- _Input data_
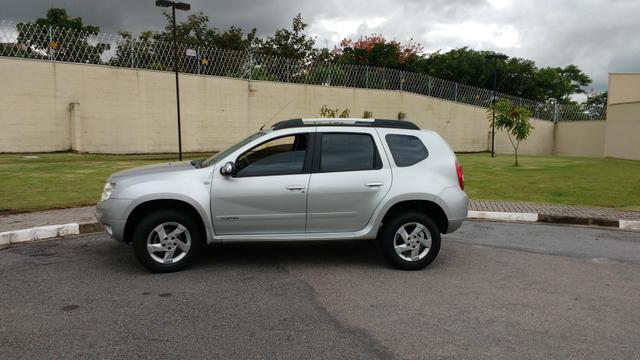 Renault Duster 1.6 flex ano 2014 - Foto 2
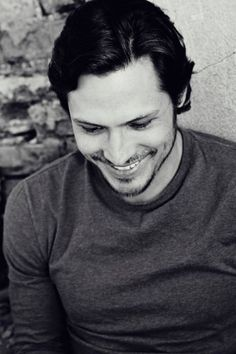 Nick Wechsler - that humble, next-door guy in new series 'Revenge'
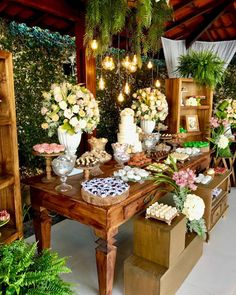 Decoração de casamento rústico: 70 fotos e ideias apaixonantes Rustic Wedding Desserts, Outdoor Wedding Decorations, Wedding Table, Rustic Candy Bar, Boho Decor, Rustic Decor, Candy Bar Wedding, Wedding Dress Cake, Candy Table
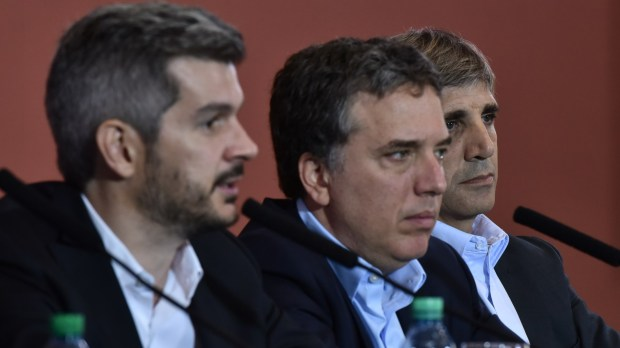 Marcos Peña y Nicolás Dujovne firmaron la eliminación del tope a la garantía de los depósitos (Adrián Escandar)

- _What is expected_
All of the data above should be transcribed verbatim, with pictures omitted.

- _Answer box_
 Renault Duster 1.6 flex ano 2014 - Foto 2
 Nick Wechsler - that humble, next-door guy in new series 'Revenge'
 Decoração de casamento rústico: 70 fotos e ideias apaixonantes Rustic Wedding Desserts, Outdoor Wedding Decorations, Wedding Table, Rustic Candy Bar, Boho Decor, Rustic Decor, Candy Bar Wedding, Wedding Dress Cake, Candy Table
 Marcos Peña y Nicolás Dujovne firmaron la eliminación del tope a la garantía de los depósitos (Adrián Escandar)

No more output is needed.